- _EXERCISE PASSAGE_:
────
Yehuda Burla, the son of Yehoshua Burla, the caretaker of Rachel’s Tomb, and his wife, Miriam, recount in their memoirs that the additional room was built so the Muslims would keep their hands off of the room marking the grave itself. The Jews who came to Rachel’s Tomb also used this room, either as a waiting room or as a prayer room, especially on those days when a large public had gathered at Rachel’s Tomb. In practice, in any event, presumptive ownership at the location was Jewish.
Shlomo Freiman, the last Ashkenazi caretaker of Rachel’s Tomb, documents in his diary the friction with the Muslims who from time to time attempted to purify their dead in the additional room until they desisted from the practice in return for a sizable amount of money.
How Rachel’s Tomb was Islamicized
Between 1993 and 1995, Palestinian groups committed terror and suicide attacks that killed 80 Israelis. In February 1996, the IDF feared that Rachel’s Tomb would furnish a convenient target for an attack of this sort, as it was situated on the main highway connecting Jerusalem and Hebron, with heavy Jewish and Arab traffic. Demonstrations of a nationalist Palestinian character erupted at Rachel’s Tomb as Muslims began to raise the argument that the site involved “Islamic soil.”
At the end of September 1996, the “Western Wall Tunnel Riots” broke out. After the attack on Joseph’s Tomb in Nablus and its fall to the Palestinians, hundreds of Arabs from Bethlehem and the Aida refugee camp attacked Rachel’s Tomb. They set on fire the scaffolding that was erected around the tomb as part of fortification work at the site and tried to break into the compound. Marching at their head was Muhammad Rashad al-Jabari, the governor of Bethlehem, an appointee of the Palestinian Authority. The IDF dispersed the demonstrators with gunfire and stun grenades. Scores were wounded, including Kifah Barakat, the commander of Force 17, the presidential guard of PA chairman Yasser Arafat.
────
- _STORED DATA_:
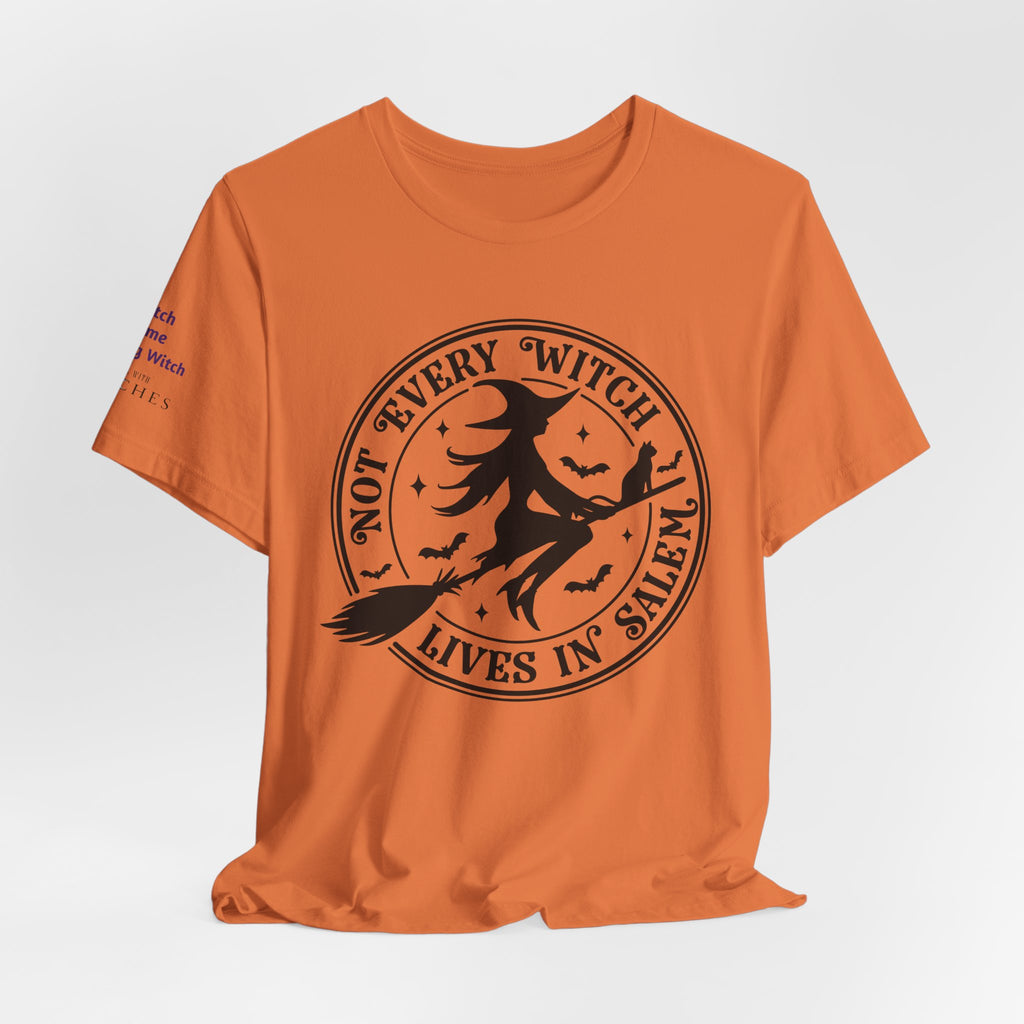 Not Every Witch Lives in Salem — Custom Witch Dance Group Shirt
────
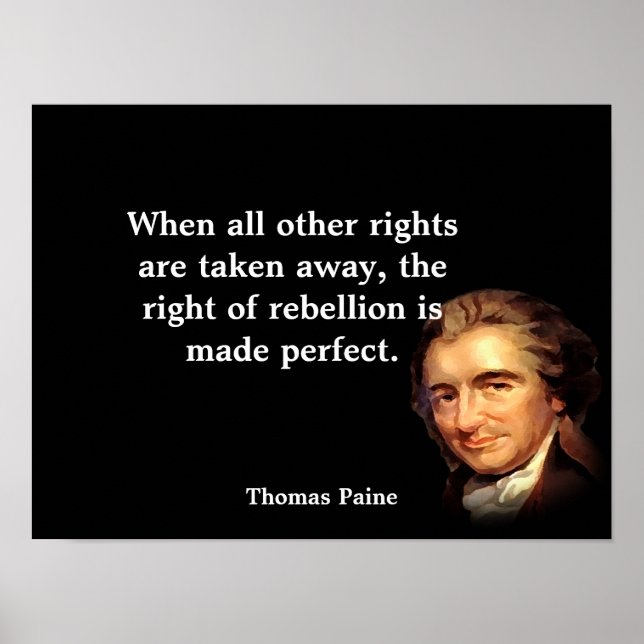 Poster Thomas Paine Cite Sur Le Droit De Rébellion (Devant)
────
- _ASSIGNMENT_: Please transcribe, word for word, the part of the Rachel's Tomb passage that opens with the words "Yehuda Burla, the" and closes with "amount of money.".

- _YOUR SOLUTION_:
Yehuda Burla, the son of Yehoshua Burla, the caretaker of Rachel’s Tomb, and his wife, Miriam, recount in their memoirs that the additional room was built so the Muslims would keep their hands off of the room marking the grave itself. The Jews who came to Rachel’s Tomb also used this room, either as a waiting room or as a prayer room, especially on those days when a large public had gathered at Rachel’s Tomb. In practice, in any event, presumptive ownership at the location was Jewish.
Shlomo Freiman, the last Ashkenazi caretaker of Rachel’s Tomb, documents in his diary the friction with the Muslims who from time to time attempted to purify their dead in the additional room until they desisted from the practice in return for a sizable amount of money.